Многие наблюдатели, описывавшие способы добывания огня тасманийцами, указывают, что тасманийцы действовали при этом со строго определенной последовательностью. Как сама технология, так и орудия для добывания огня — палка, дощечка, сухая древесная пыль и немного древесной смолы — все это открывалось в процессе практики и передавалось из поколения в поколение. Это было знание в самом подлинном и глубоком значении этого слова.
У тасманийцев существовала арифметика, правда самая простая: они вели счет на пальцах и умели считать до десяти. Таким образом, мы можем сказать, что исторические истоки математики уходят в отдаленнейшее прошлое — в древний каменный век.
Подводя итоги сказанному относительно нравственности, искусства и знаний тасманийцев, мы можем заключить, что уже в незапамятно давние времена, в ту эпоху истории человечества, которая называется ориньякской эпохой древнего каменного века и которая отдалена от нашего времени примерно на тридцать тысяч лет, люди были вполне нравственными существами, знали и любили искусство и красоту, обладали начатками знаний, но религии у них еще не было.
В завершение рассказа о тасманийцах мы рассмотрим некоторые факты, касающиеся их быта.
Выше уже говорилось, что существует распространенный взгляд, будто погребальные обычаи всегда и обязательно связаны с религиозными верованиями, в частности с верой в «загробную жизнь». Такое толкование не соответствует истине. Обычай погребения намного древнее религии.

== Задания ==
1 > Ответьте по отрывку о тасманийцах на вопросы:
(а) До какого числа умели считать тасманийцы?
(б) Примерно на сколько лет ориньякская эпоха отдалена от нашего времени?
(в) Что древнее, обычай погребения или религия?
2 > Перепишите из отрывка о тасманийцах часть, которая начинается со слов «У тасманийцев существовала» и заканчивается словами «древний каменный век.».
3 > Допишите продолжение отрывка о тасманийцах, начиная после его последнего предложения.

== Записи набора данных ==
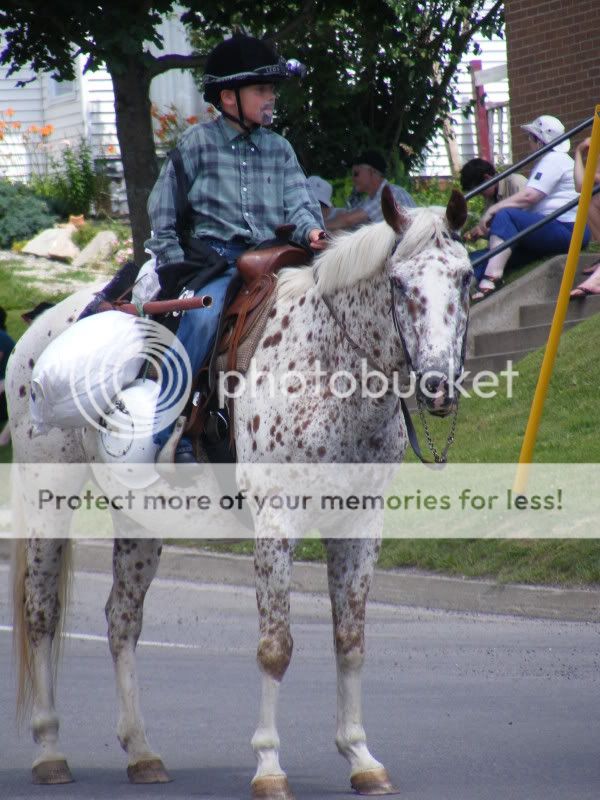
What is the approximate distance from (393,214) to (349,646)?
173 centimetres

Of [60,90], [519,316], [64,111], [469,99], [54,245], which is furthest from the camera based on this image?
[60,90]

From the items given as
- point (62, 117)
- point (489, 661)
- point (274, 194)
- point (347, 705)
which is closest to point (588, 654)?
point (489, 661)

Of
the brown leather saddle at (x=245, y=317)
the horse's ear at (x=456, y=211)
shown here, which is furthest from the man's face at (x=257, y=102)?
the horse's ear at (x=456, y=211)

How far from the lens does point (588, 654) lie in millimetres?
8305

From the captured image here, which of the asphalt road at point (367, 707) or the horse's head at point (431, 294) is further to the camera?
the asphalt road at point (367, 707)

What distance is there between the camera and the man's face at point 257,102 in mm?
6531

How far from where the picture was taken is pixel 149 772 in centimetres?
625

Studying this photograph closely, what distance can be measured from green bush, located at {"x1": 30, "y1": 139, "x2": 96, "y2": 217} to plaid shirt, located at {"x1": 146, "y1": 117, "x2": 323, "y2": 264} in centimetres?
2084

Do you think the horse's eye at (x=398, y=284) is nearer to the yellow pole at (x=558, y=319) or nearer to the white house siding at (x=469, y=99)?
the yellow pole at (x=558, y=319)

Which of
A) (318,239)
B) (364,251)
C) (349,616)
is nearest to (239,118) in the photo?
(318,239)

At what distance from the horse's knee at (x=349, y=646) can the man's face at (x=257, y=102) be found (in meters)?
2.27

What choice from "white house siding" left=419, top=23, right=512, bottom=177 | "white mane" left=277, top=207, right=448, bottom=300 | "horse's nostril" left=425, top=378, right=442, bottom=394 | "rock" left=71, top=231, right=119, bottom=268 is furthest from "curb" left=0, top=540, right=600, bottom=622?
"white house siding" left=419, top=23, right=512, bottom=177

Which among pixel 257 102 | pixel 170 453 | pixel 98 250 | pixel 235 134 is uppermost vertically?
pixel 257 102

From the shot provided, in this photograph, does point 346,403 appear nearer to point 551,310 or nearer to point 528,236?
point 551,310
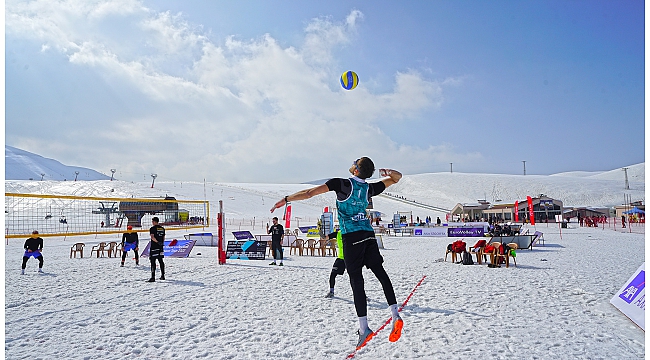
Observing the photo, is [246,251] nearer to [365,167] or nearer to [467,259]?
[467,259]

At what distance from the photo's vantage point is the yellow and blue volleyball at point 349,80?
1008 cm

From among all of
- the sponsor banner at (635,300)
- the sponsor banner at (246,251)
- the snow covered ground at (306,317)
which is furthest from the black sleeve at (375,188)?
the sponsor banner at (246,251)

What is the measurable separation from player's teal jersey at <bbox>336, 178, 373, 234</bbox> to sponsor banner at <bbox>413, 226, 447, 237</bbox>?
2975 cm

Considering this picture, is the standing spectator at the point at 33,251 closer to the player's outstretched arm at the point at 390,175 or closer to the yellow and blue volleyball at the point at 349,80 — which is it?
the yellow and blue volleyball at the point at 349,80

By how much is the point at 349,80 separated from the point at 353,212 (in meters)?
6.64

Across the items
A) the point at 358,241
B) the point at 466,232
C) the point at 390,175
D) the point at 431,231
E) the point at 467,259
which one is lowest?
the point at 431,231

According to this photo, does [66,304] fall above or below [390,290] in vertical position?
below

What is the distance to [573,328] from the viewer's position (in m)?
5.32

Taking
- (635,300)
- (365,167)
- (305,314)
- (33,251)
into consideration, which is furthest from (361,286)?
(33,251)

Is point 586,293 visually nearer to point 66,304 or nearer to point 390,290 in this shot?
point 390,290

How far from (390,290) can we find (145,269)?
1081 cm

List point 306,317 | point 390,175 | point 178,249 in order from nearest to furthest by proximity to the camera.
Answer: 1. point 390,175
2. point 306,317
3. point 178,249

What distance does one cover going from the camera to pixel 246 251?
599 inches

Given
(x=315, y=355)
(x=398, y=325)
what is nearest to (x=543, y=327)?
(x=398, y=325)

== Ответы к заданиям ==
1 >
(а) До десяти.
(б) Примерно на тридцать тысяч лет.
(в) Обычай погребения.

2 >
У тасманийцев существовала арифметика, правда самая простая: они вели счет на пальцах и умели считать до десяти. Таким образом, мы можем сказать, что исторические истоки математики уходят в отдаленнейшее прошлое — в древний каменный век.

3 >
Погребальные правила тасманийцев известны достаточно подробно. В этих правилах бросается в глаза прежде всего отсутствие каких бы то ни было определенных обычаев. В одном случае тело умершего, как только смерть считалась очевидной и бесспорной, сжигали на костре. В другом случае, когда смерть казалась сомнительной, покойника уносили в глухую местность и там оставляли в дупле дерева. Через некоторое время родственники покойного, убедившись, что он действительно мертв, сжигали тело на костре. С остатками пепла тасманийцы поступали по-разному: или собирали в кучку и присыпали землей, или уносили его с собой как лечебное средство от болезней. В этом случае уже проявляется вера в силу колдовства, здесь уже первые начатки первобытной магии.
Многие европейцы, видевшие тасманийские погребения, тщательно расспрашивали тасманийцев об их воззрениях на «загробную жизнь», пытаясь обнаружить в их сознании хотя какие-нибудь представления о «загробной жизни». Однако оказалось, что тасманийцам были совершенно чужды подобные представления. Это еще раз доказывает, что погребальные правила намного древнее религии, что первоначально они сложились на практической, а не на религиозной почве. Здесь могли играть решающую роль стремление к чистоте, отвращение к разлагающемуся трупу и т. п.
Крупнейший советский ученый, историк первобытного общества П. П. Ефименко так пишет относительно тасманийцев: «У тасманийцев, которых многие этнографы склонны считать одной из наиболее отставших в своем развитии народностей земного шара, религиозные представления, видимо, не сложились еще в какие-нибудь определенные формы» (П. П. Ефименко, Первобытное общество, К., 1953, стр. 252).
Возникновение религии не было единовременным актом. Религию в ее первобытной форме никто не изобретал, не выдумывал и не устанавливал. Формирование религии было процессом медленным и постепенным. Тасманийцы находились на той стадии общественного развития, когда религии как системы понятий, представлений, чувствования и культа еще не было, но отдельные разрозненные превратные представления, которые входят в религию, уже появились. Иными словами, тасманийцы являют собой пример той стадии общественного развития, когда происходит становление религии.